== Segment start ==

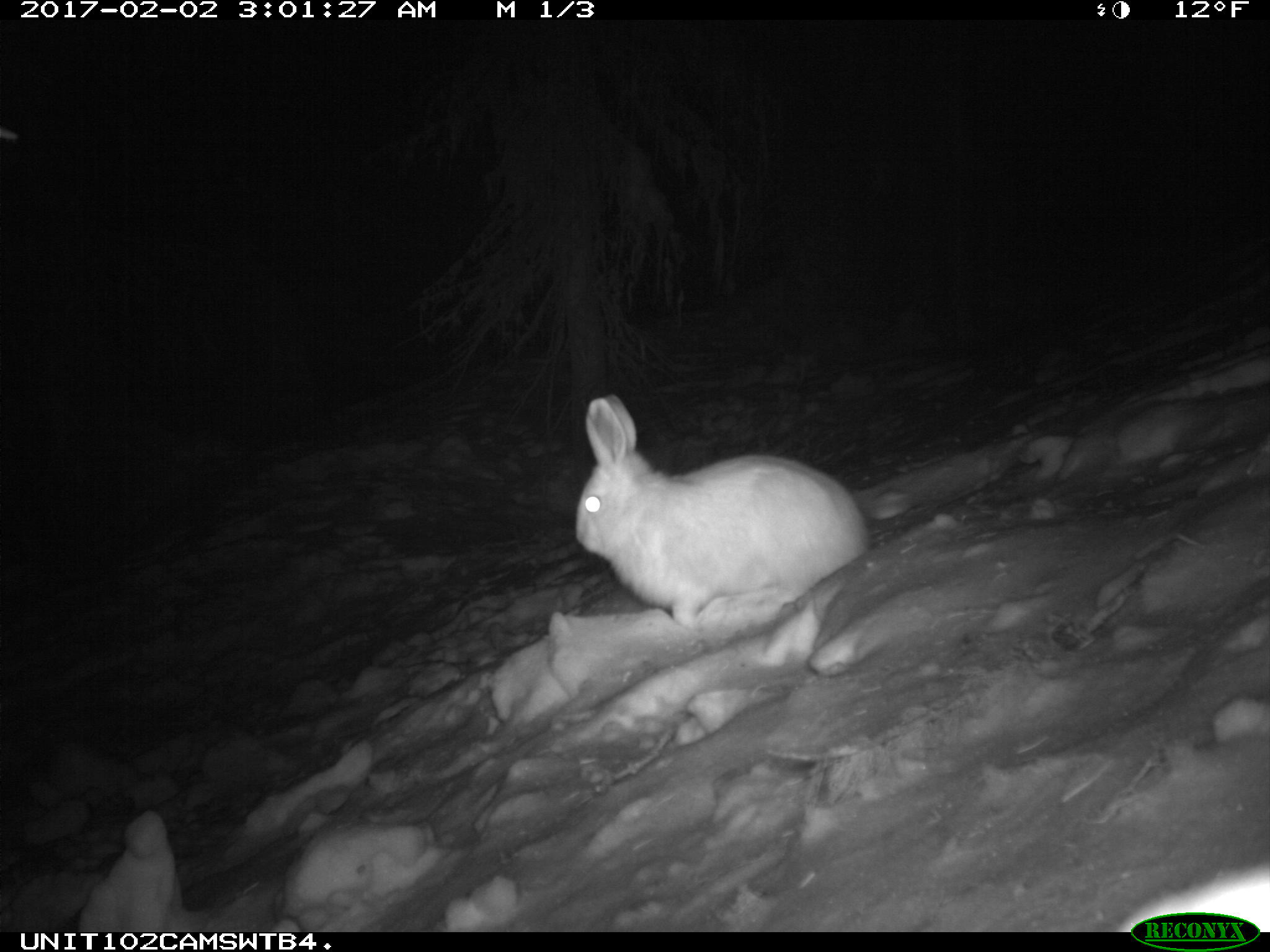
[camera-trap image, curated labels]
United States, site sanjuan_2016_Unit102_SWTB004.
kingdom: Animalia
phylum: Chordata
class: Mammalia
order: Lagomorpha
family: Leporidae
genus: Lepus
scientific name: Lepus americanus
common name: snowshoe hare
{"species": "Lepus americanus (snowshoe hare)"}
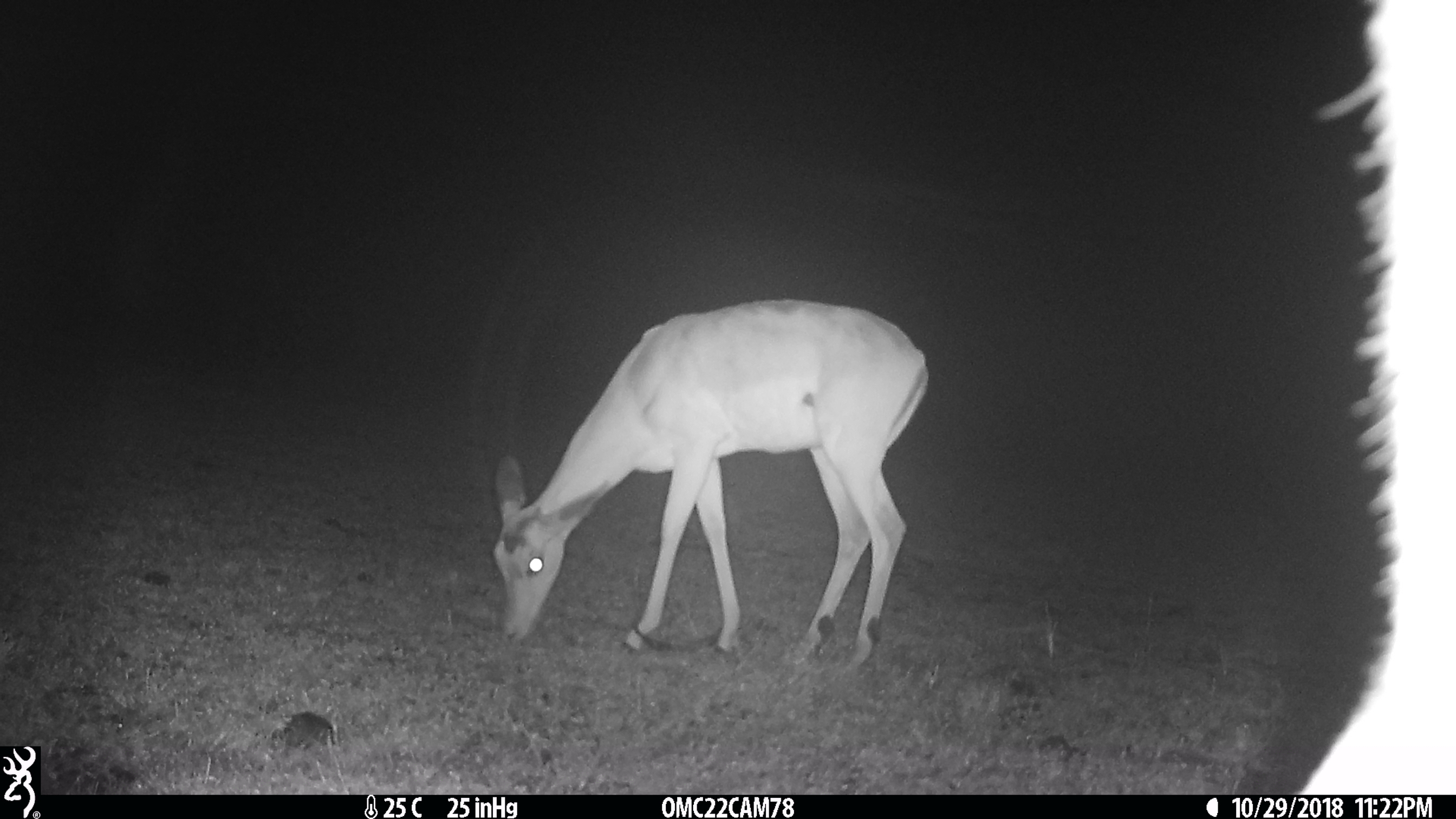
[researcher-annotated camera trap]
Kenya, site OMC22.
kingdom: Animalia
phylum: Chordata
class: Mammalia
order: Artiodactyla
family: Bovidae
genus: Aepyceros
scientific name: Aepyceros melampus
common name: impala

== Segment end ==

▸ **Your assignment**
Text only, pictures out: give every record again as written.

▸ **Solution**
[camera-trap image, curated labels]
United States, site sanjuan_2016_Unit102_SWTB004.
kingdom: Animalia
phylum: Chordata
class: Mammalia
order: Lagomorpha
family: Leporidae
genus: Lepus
scientific name: Lepus americanus
common name: snowshoe hare
{"species": "Lepus americanus (snowshoe hare)"}
[researcher-annotated camera trap]
Kenya, site OMC22.
kingdom: Animalia
phylum: Chordata
class: Mammalia
order: Artiodactyla
family: Bovidae
genus: Aepyceros
scientific name: Aepyceros melampus
common name: impala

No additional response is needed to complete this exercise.